GetUtf16StringLength
Short summary
This functions returns the length of an UTF-16 string in words and the number of unicode characters (without null terminator)
Attention: All strings are handled as null-terminated byte streams
Example:
myString :WString(10) := "Test";
stringLengthWords, charCount :UDINT;
------------------
GetUtf16StringLength(
utf16StringAddress := ADR(myString),
wordCount => stringLengthWords,
characterCount => charCount
);
- Return type:
UDINT
Parameters
| Name | Type | Comment | Kind |
|---|---|---|---|
| utf16StringAddress | POINTER TO WORD | pointer to the utf-16 string | input |
| wordCount | UDINT | - | output |
| characterCount | UDINT | - | output |
Code
Declaration
FUNCTION GetUtf16StringLength :UDINT
VAR_INPUT
(* pointer to the utf-16 string *)
utf16StringAddress :POINTER TO WORD;
END_VAR
VAR CONSTANT
(* the end of string marker *)
END_OF_STRING :BYTE := 16#0000;
END_VAR
VAR
wordIndex :UDINT := 0;
END_VAR
VAR_OUTPUT
wordCount :UDINT := 0;
characterCount :UDINT := 0;
END_VAR
Implementation
GetUtf16StringLength := 0;
RETURN(utf16StringAddress = 0);
WHILE (utf16StringAddress[wordCount] <> END_OF_STRING) DO
wordCount := wordCount + 1;
END_WHILE
RETURN((wordCount = 0));
wordIndex := 0;
WHILE (wordIndex < wordCount) DO
CASE utf16StringAddress[wordIndex] OF
16#D800..16#DBFF: // current word is high surrogate
// check next word is a low surrogate
IF ((wordIndex + 1 < wordCount)
AND_THEN (utf16StringAddress[wordIndex+1] >= 16#DC00 )
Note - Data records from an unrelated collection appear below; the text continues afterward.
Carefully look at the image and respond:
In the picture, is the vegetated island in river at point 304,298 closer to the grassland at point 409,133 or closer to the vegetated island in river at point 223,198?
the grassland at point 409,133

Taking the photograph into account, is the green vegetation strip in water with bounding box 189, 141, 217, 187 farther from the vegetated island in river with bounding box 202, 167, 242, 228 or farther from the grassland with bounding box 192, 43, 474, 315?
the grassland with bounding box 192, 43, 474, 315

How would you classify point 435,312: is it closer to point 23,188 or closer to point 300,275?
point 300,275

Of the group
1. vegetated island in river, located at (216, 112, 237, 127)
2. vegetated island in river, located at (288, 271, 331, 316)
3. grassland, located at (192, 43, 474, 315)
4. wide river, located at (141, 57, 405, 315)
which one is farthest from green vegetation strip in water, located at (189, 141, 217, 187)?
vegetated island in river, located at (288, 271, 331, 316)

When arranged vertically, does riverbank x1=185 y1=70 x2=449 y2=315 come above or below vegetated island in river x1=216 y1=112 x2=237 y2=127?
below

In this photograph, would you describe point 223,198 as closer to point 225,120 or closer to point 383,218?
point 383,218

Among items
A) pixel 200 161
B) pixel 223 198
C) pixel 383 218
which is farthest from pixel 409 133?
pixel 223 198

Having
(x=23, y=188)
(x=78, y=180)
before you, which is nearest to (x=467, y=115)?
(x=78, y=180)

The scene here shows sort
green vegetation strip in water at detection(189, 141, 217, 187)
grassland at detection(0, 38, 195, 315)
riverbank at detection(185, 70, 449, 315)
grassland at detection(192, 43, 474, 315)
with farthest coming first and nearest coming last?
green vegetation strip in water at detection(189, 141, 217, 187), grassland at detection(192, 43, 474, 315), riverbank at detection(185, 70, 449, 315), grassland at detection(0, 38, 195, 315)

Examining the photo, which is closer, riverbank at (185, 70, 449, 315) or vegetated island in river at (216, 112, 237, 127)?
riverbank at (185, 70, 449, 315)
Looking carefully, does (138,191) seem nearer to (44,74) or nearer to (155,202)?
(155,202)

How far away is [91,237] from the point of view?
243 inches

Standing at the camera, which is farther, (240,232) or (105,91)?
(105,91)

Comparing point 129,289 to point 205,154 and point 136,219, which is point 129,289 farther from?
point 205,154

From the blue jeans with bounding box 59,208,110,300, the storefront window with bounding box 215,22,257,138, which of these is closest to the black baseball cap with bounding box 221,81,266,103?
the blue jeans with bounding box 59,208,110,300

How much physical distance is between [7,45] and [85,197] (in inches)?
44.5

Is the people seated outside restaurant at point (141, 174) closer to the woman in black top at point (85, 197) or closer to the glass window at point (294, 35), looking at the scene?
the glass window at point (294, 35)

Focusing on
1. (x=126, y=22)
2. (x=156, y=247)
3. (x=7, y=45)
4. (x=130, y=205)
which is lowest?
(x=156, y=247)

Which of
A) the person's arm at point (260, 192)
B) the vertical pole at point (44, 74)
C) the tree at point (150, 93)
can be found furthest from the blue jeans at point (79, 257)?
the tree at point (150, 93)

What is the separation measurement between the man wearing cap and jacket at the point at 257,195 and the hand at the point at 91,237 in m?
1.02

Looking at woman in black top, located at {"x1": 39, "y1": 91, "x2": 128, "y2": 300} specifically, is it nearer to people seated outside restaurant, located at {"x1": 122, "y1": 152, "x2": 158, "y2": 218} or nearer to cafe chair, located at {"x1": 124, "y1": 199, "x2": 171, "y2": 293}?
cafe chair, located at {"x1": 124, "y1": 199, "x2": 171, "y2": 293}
AND_THEN (utf16StringAddress[wordIndex+1] <= 16#DFFF))
THEN
characterCount := characterCount + 1;
wordIndex := wordIndex + 2; // skip next word as it was a low surrogate
ELSE // no valid surrogate pair
GetUtf16StringLength := 0;
wordCount := 0;
characterCount := 0;
Tc2_System.ADSLOGSTR(
msgCtrlMask := Tc2_System.Global_Variables.ADSLOG_MSGTYPE_ERROR,
msgFmtStr := 'CNM_UnicodeUtilities: Invalid UTF-16 surrogate pair found!',
strArg := ''
);
RETURN;
END_IF
16#DC00..16#DFFF: // unpaired low surrogate found
GetUtf16StringLength := 0;
wordCount := 0;
characterCount := 0;
Tc2_System.ADSLOGSTR(
msgCtrlMask := Tc2_System.Global_Variables.ADSLOG_MSGTYPE_ERROR,
msgFmtStr := 'CNM_UnicodeUtilities: Unpaired low surrogate found: %s!',
strArg := Tc2_Utilities.WORD_TO_HEXSTR( in := utf16StringAddress[wordIndex], iPrecision := 4)
);
RETURN;
ELSE // word is a single codepoint (basic multilingual plane U+0000 bis U+FFFF)
characterCount := characterCount + 1;
wordIndex := wordIndex + 1;
END_CASE
END_WHILE
GetUtf16StringLength := wordCount;